A massive amount of vessel traffic flows through the Southeast Asian region – over 4,000 ships can be seen in the Melaka and Singapore Straits at any given time. The OBP report suggests that unlike Somali piracy, which occurred almost entirely in international waters, attacks on vessels in the Southeast Asian region took place primarily within the territorial seas, archipelagic waters, and the Exclusive Economic Zones of at least nine different countries. Piracy and armed robbery against ships in Southeast Asian waters follow three primary models which, besides its varying economic impact, usually involve differing levels of violence and abuse.
The three models consist largely of theft, aggravated robbery with the use of firearms or knives and cargo theft and hostage-taking. Insisting on anonymity, experts spoke to Bernama on the sidelines of the IPI event about a recent attack on a Malaysian oil tanker; the pirates fled after a Malaysian naval ship intervened.
Malaysian naval chief Tan Sri Abdul Aziz Jaafar was quoted as saying that the eight pirates, wielding guns and machetes, and believed to be Indonesians, abandoned the MT Orkim Harmony but all 22 crew were safe, except for an Indonesian cook who was shot in the thigh (Abdul Aziz tweeted).
The ship was carrying 7.5 million liters of gasoline worth some RM21 million. Deepak Shetty, an Indian expert on mercantile shipping, who is the director general of shipping and an additional secretary in India's Ministry of Shipping, told Bernama that Somalia was the epicentre of piracy until three years ago. "Somalia no longer dominate piracy which is migrating to other regions," he said.
Indian seafarers had also been kidnapped in the past but they were released; the last abducted Indian seafarer was released in November 2013, after spending a staggering four years and one month in captivity.

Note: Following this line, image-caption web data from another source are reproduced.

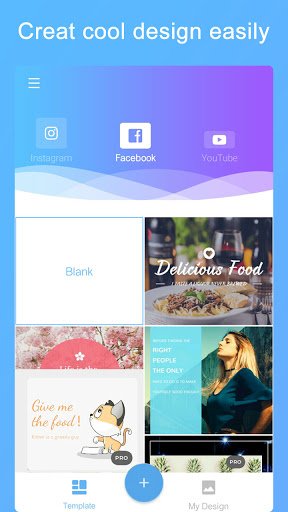Poster Maker 🔥, Flyer Maker, Card, Art Designer 1 تصوير الشاشة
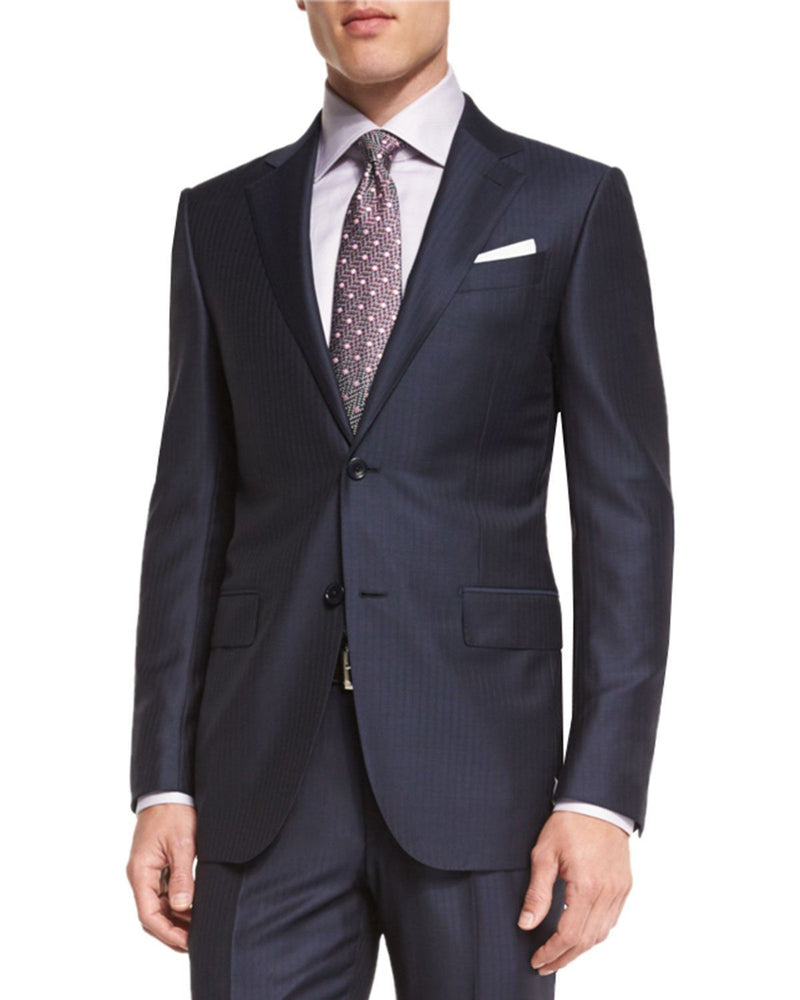 ERMENEGILDO ZEGNA Wool Striped Two-Piece Suit, Navy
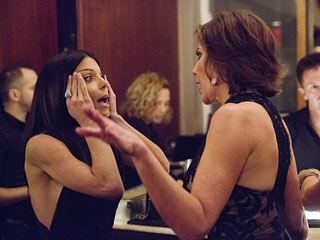 WATCH: Countess Luann de Lesseps on Bethenny Frankel: 'I'm Marrying a Single Man, and She's Actually Dating a Married Man'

Shetty emphasised that the Indian Government maintains a strict policy of not negotiating with pirates, terrorists, etc. Commenting on piracy in Southeast Asia, Shetty said that the region was largely safe. "Indonesia, Malaysia and Singapore are responsible nations, and they are capable of reacting effectively (to combat piracy). African nations are asked to pay attention to enforcement and bring to justice the pirates and their kingpins.
One deterrent against piracy is to forfeit and freeze financial assets originating from piracy, and thus also prevent money-laundering and financing of terrorism," he said.